Avoiding bunkers vital

Sand hazards - 112 in all - await field at St. Andrews

? The names Tiger Woods must master at this British Open are not the usual suspects he faces at other major championships, like Vijay Singh or Phil Mickelson or Ernie Els.

It’s Sutherland – not Kevin or David, but the tiny pot bunker that looms large on the fourth fairway at St. Andrews.

There is Cartgate and Coffins, Cat’s Trap and Lion’s Mouth, Kruger and Mrs. Kruger.

And, of course, there’s Hell.

The strongest line of defense at any British Open is the wind that whips across links courses, although make no mistake about the Old Course. It’s all about avoiding the brutal bunkers, 112 of them in all, some of which can’t be seen until a player gets to the green and looks behind him.

Woods won five years ago at St. Andrews by not hitting into a single bunker over four days, which helps explain why he set a major championship record at 19-under 269 and finished eight shots ahead of anyone else.

“That’s how golf is meant to be played,” Woods said. “You have to think about your placement. You have to picture a trajectory and shape and try to hit that shape and that trajectory on your spot, and it will be fine. If you don’t, there’s a chance that you can get some pretty bad spots out here.”

Woods will try to avoid them again when the 134th British Open begins today at St. Andrews.

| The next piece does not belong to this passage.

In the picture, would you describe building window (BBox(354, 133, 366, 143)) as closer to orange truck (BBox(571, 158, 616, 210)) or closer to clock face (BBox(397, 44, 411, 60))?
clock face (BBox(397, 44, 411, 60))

This figures to be a momentous occasion, as it usually is when the oldest major returns to the home of golf. For starters, Jack Nicklaus is playing his 164th and final major championship. Nicklaus once said there were three types of British Opens – those in England, those in Scotland and those at St. Andrews.

Mark O'Meara tosses his ball out of a bunker on hole No. 7 during his practice round Tuesday at St. Andrews.

As much as he has played the Old Course – this is his eighth Open at St. Andrews – he sounds as though he has developed a close and personal relationship with its bunkers.

“I don’t know all the bunkers, obviously, but I know a fair number of them,” Nicklaus said. “I guess not many courses have names, but I go through the golf course and I name 15 or 20 bunkers, however they pop out of my head. I would never think of that in any other place.”

The bunkers can be so treacherous that Nicklaus and Gary Player, who had nearly a century of major championship golf between them, asked a rules official in 2000 whether they were allowed to take an unplayable lie out of a bunker, and whether hitting the sodden wall in the backswing was a penalty.

Woods said his legacy at St. Andrews – no bunkers – required no small amount of luck. There was that tee shot on the 10th hole in the final round that was headed for three pot bunkers when it skipped over them.

Tiger Woods plays from a bunker on hole No. 17 during a practice round for the British Open at St. Andrews. Woods, shown Wednesday in St. Andrews, Scotland, and the rest of the field must deal with 112 bunkers at the course. The tournament begins today.

“I should have been in probably three or five bunkers, easily,” he said. “Just off the tee shots alone, it happened to hop over a bunker and catch a side and kick left or right of it. That happens. Fortunately for me, it was happening that week. I got lucky a few times.”

Nick Faldo almost set the standard when he won in 1990 at 18-under 270. Woods broke his record in relation to par by one shot, and the difference might have been the one bunker Faldo found that year.

“The strategy of this golf course is respect for the bunkers,” Faldo said. “When I won it, I hit it in one. And that’s the whole key to this place. Anything can happen. You get under the lip, and you have to come out backward or whatever, and you can’t even get to it.”

Nicklaus played two practice rounds earlier this week and dropped a few balls in the bunkers, a reminder he didn’t need that they are not where he wants to be.

“You don’t play any golf course like this one,” Nicklaus said. “There’s just no other golf course that is even remotely close.”